WYBRANY FRAGMENT:
● ● ● ●

Niewiarygodne nagranie z akcji ratowania konia z pożaru. Tych scen długo nie zapomnicie
Funkcjonariusze Matthew Reiss i Kristian Hanus błyskawicznie przybyli na miejsce wezwania - farmę Red Wing w spokojnym miasteczku Hilltown w Pensylwanii (USA). Ich oczom ukazał się przerażający widok.
Stajnia stała w płomieniach, nad całą okolicą unosił się czarny dym. Matthew Reiss uruchomił służbową kamerę i pognał w kierunku płonących zabudowań.
Klacz zbyt się bała, by uciekać
- Czy wszyscy wyszli z tego budynku?! - słyszymy na nagraniu jego krzyk.
Odpowiada mu przerażona kobieta:
- Wszyscy wyszli, został tylko koń, który nie chce się ruszyć!

● ● ● ●

DANE ŹRÓDŁOWE:
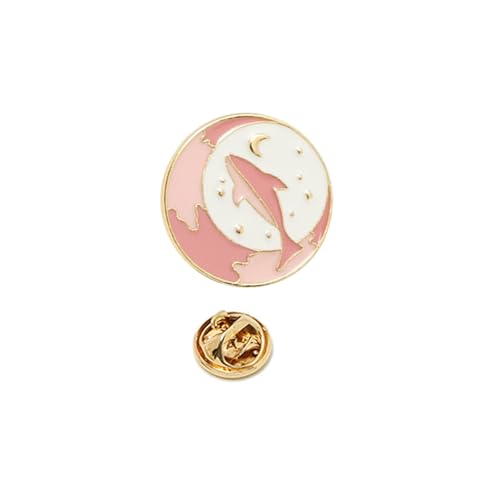 Paar Astronaut Sternenwale Brosche Romantik Matching Pins Legierung Gold Silber Verschärftes Schmuckgeschenk Für Ihn Ihre Robusten Leichtmetall Paare von FGDTREE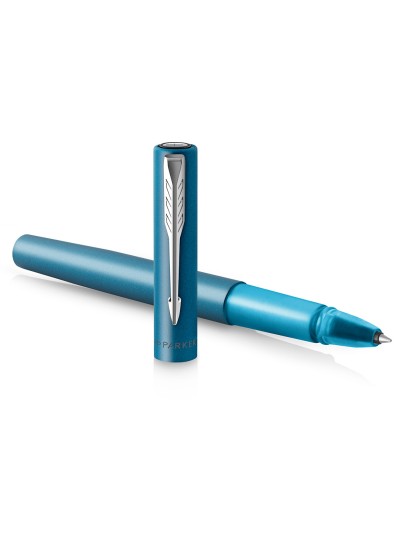 Roller parker vector xl azul teal punta fina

● ● ● ●

Na jaką farmę, według wybranego fragmentu, przybyli funkcjonariusze wezwani do pożaru? Wiersze z danymi źródłowymi nie mają tu żadnego znaczenia.

Na farmę Red Wing w miasteczku Hilltown w Pensylwanii (USA).